In their defense, physicians are not mind-readers. They usually will not deny care to a patient who asserts a need for it. It’s a complicated arena—many older individuals are not comfortable or able to communicate emotional pain but instead translate those feelings into physical pain, called somatization. It’s easier for some to say, “My back hurts” than “I’m feeling sad and lonely”. Part of the work of psychotherapy with older adults is to give them the facility to talk about their emotional distress rather than re-direct it into physical complaints.
We tend to perpetuate behaviors that are rewarding and discontinue those for which we receive punishment. Nancy will continue her weekly physician visits as long as doctors appear to listen, and Medicare pays the bills. She’ll remain in psychotherapy—perhaps it’s just another doctor. We’ll continue to address her issues, but she’ll likely continue to reinforce the status quo, as she has for decades in therapy with a long line of clinicians. As long as all the services are paid for, the patterns will be rewarded– until the reinforcement, in the case of Medicare, is eventually extinguished.
Henry Kimmel, PsyD, is a psychologist in Encino, CA, working mostly with older adults. He wrote this essay when completing his post-doctoral fellowship at WISE & Healthy Aging, a local community clinic for older adults (age 55 and above) in Santa Monica, CA. The post was originally published on the Costs of Care blog.
Comments from Jim Sabin: From the perspective of psychiatry: If I had been consulting to Nancy’s therapist at any point in her 50 years of therapy, I would have explored whether there were opportunities for group psychotherapy available to her. Group treatment is often more effective than individual treatment for folks with personality disorders of the kind Nancy has. And at this point in her life, being part of a group could also offset some of her loneliness.
From the policy perspective: The detail about the MRI is an excellent example of the dynamics of overtreatment. The story doesn’t give any details of whether Dr.
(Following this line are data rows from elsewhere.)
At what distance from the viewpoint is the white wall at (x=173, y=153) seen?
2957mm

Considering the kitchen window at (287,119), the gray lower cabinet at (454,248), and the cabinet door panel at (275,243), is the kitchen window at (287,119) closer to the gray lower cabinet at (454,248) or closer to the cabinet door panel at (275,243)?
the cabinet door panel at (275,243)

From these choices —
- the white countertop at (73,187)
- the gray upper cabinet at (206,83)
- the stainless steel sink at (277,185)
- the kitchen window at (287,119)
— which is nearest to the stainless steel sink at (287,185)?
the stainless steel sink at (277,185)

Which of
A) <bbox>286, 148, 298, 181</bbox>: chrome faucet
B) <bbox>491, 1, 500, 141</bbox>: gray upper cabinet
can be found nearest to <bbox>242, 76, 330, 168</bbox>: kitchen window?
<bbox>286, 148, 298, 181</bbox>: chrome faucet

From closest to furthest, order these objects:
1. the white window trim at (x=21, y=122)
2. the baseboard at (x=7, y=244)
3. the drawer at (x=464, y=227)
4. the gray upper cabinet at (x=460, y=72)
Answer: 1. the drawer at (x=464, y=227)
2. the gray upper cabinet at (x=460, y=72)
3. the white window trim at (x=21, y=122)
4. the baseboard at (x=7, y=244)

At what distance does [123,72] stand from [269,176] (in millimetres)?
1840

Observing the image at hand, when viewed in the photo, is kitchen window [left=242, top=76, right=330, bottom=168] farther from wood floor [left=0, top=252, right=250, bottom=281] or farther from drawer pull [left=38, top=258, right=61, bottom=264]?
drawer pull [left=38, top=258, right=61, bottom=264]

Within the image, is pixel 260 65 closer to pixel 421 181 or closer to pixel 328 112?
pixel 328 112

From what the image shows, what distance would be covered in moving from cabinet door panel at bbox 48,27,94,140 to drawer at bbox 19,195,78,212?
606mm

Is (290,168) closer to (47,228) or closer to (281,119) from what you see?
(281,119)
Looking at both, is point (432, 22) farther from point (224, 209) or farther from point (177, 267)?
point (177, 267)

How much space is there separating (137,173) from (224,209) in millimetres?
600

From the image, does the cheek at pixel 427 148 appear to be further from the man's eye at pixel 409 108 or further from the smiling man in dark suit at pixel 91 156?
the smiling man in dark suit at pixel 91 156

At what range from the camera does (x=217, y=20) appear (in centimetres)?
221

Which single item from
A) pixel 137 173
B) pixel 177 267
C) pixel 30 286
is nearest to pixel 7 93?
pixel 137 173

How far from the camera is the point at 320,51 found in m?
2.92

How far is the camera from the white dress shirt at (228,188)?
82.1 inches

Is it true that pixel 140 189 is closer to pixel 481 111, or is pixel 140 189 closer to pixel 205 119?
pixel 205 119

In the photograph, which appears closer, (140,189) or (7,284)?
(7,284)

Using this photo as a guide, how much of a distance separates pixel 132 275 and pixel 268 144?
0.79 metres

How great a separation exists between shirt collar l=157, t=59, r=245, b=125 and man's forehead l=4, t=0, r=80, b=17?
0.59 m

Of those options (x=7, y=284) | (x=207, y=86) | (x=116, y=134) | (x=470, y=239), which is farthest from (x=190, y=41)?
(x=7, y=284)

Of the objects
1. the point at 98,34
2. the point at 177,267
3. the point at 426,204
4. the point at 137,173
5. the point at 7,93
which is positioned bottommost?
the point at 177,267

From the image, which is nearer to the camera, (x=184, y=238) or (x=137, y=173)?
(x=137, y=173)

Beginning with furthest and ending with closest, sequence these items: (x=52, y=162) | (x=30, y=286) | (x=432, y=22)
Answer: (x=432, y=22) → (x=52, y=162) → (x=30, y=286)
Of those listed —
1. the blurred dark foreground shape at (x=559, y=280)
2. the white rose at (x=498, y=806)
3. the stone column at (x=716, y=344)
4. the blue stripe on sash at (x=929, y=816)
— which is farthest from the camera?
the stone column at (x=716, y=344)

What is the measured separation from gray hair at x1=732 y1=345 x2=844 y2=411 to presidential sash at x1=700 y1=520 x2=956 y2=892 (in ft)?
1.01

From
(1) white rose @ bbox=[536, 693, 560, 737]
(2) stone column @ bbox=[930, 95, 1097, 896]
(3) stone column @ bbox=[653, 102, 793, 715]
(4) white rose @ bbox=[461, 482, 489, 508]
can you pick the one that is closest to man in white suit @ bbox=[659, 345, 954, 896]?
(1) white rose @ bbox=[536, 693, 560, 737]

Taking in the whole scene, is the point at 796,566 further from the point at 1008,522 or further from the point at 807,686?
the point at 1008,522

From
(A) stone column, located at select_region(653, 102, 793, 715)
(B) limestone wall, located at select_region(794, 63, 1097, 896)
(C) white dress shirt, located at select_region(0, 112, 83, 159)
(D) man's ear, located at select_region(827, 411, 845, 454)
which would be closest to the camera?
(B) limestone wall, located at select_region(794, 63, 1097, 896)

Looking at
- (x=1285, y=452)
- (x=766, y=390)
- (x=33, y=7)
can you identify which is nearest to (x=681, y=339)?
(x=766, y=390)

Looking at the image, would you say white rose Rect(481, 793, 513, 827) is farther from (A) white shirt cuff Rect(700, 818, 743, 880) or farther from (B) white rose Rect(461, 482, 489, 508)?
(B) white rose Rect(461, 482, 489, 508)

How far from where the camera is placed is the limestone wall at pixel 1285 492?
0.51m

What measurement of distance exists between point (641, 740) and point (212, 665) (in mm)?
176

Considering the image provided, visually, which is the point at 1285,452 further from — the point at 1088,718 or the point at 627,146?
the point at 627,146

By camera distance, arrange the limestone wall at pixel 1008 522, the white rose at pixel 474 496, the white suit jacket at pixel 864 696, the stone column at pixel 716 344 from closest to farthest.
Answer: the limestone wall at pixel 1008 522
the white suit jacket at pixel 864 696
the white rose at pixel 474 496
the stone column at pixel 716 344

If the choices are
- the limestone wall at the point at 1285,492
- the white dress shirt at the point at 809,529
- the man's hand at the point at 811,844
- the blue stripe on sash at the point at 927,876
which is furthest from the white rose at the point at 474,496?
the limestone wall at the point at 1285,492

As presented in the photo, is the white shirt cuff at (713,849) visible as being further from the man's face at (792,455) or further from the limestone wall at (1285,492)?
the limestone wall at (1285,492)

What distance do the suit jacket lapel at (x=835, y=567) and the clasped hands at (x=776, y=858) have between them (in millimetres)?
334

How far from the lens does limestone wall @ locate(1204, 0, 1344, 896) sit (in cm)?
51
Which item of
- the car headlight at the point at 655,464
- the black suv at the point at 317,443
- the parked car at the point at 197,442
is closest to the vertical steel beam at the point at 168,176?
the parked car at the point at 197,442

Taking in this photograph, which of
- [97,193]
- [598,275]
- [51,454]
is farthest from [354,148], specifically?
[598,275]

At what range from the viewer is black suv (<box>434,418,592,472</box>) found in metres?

Kimmel or his predecessors interacted with Nancy’s PCP. The right kind of integration between mental health clinicians and medical-surgical clinicians can improve care and contribute to decreased costs for patients like Nancy. Doing test after test for emotionally driven physical symptoms a) risks turning up meaningless findings that lead to further tests and, sometimes, associated injuries, b) distracts Nancy from addressing the existential problems of loneliness and sadness, and c) drives up Medicare costs without yielding corresponding benefits. The Accountable Care Organization format, in which the ACO is responsible for the cost of care as well as the quality, encourages integration of mind and body and has the potential to serve patients like Nancy better!